• TASK TO CARRY OUT: Would you reproduce, word for word, only the lines running from the top of the data through the line containing "Lades Venetian Temptress", and none of the pictures?

EXTRACTED RECORDS: Begin

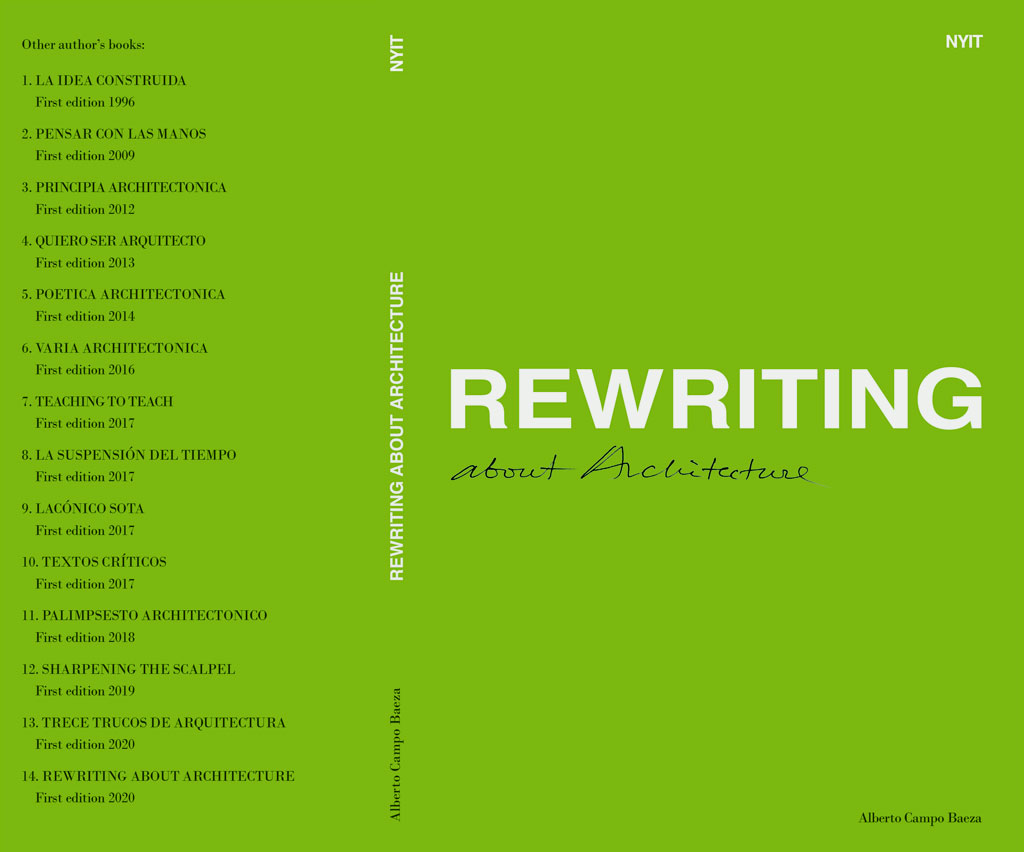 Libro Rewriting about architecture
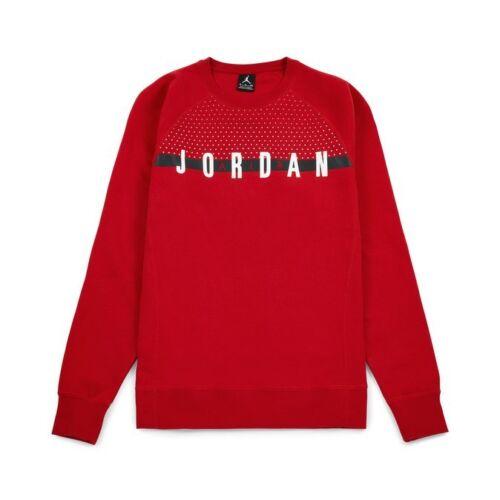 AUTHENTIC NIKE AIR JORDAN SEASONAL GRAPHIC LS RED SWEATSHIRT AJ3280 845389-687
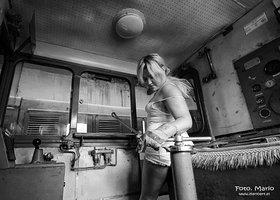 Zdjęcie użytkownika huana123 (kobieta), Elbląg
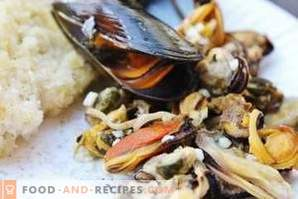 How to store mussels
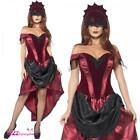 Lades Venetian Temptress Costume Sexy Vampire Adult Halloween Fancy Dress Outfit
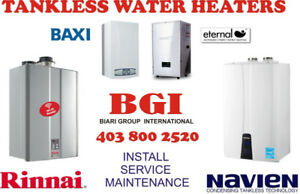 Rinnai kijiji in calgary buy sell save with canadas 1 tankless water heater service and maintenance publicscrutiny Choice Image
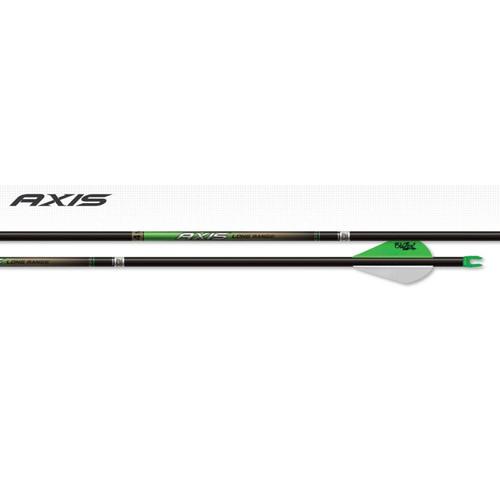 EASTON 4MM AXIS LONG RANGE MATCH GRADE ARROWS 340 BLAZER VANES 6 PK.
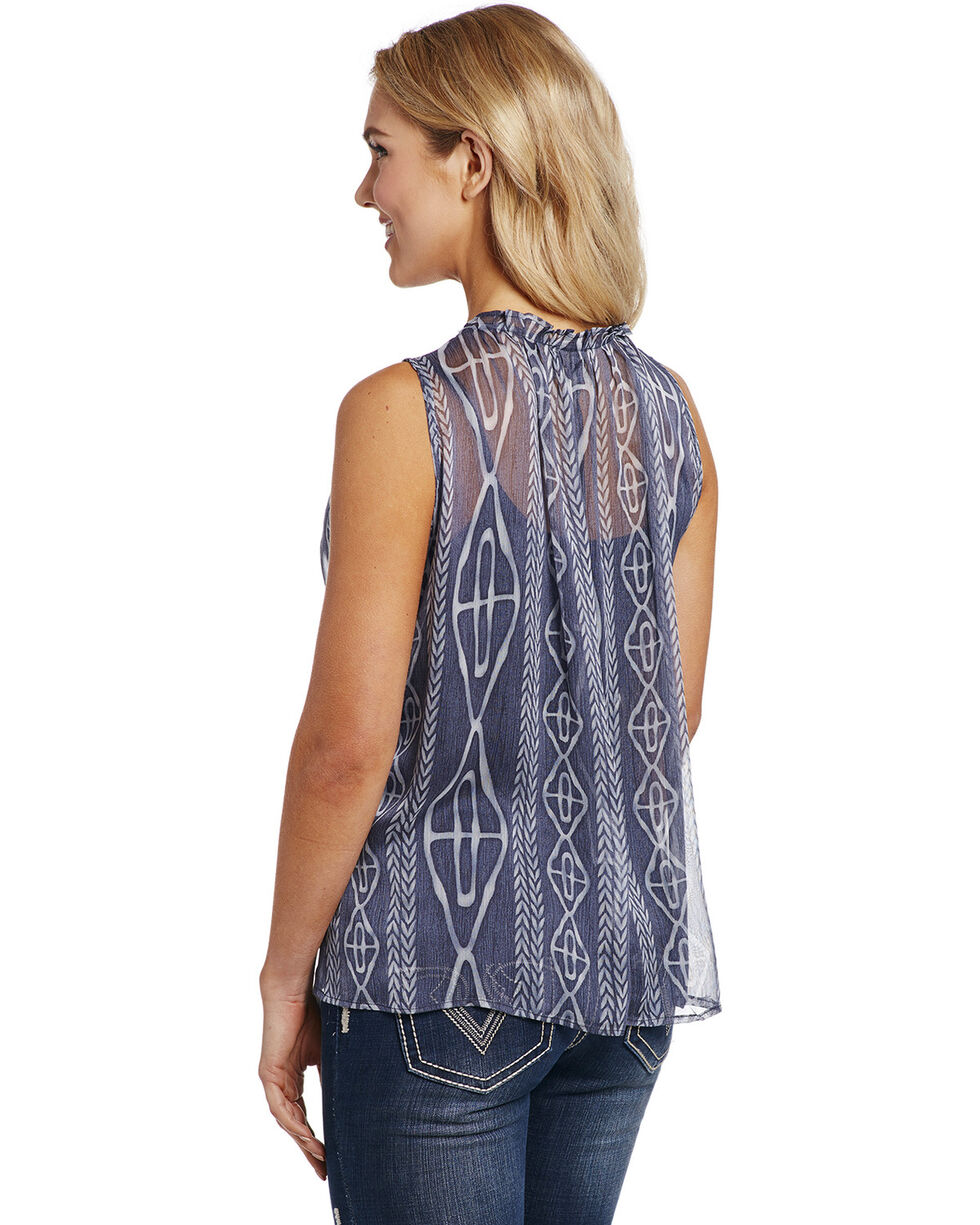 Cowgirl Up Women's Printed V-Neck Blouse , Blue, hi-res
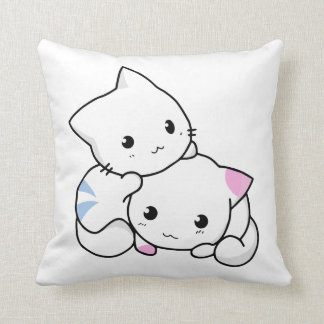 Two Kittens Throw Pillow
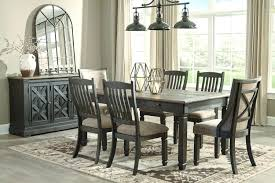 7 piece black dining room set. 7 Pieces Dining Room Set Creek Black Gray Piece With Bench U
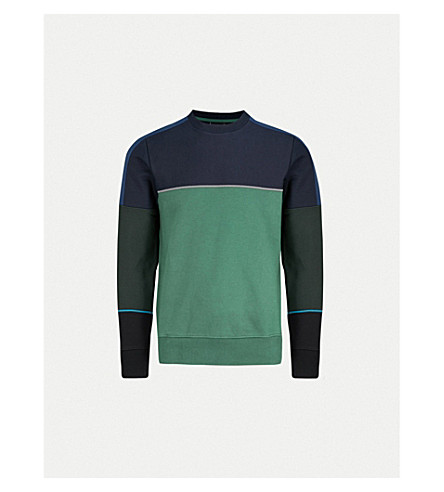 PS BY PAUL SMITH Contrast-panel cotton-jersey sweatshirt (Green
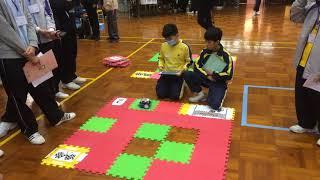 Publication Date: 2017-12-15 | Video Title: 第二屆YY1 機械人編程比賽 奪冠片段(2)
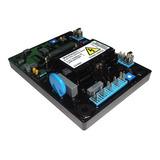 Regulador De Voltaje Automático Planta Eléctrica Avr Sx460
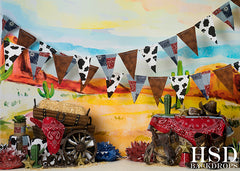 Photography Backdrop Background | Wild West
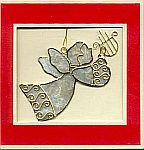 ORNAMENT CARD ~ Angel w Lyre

EXTRACTED RECORDS: End

• PROBLEM SOLUTION:
 Libro Rewriting about architecture
 AUTHENTIC NIKE AIR JORDAN SEASONAL GRAPHIC LS RED SWEATSHIRT AJ3280 845389-687
 Zdjęcie użytkownika huana123 (kobieta), Elbląg
 How to store mussels
 Lades Venetian Temptress Costume Sexy Vampire Adult Halloween Fancy Dress Outfit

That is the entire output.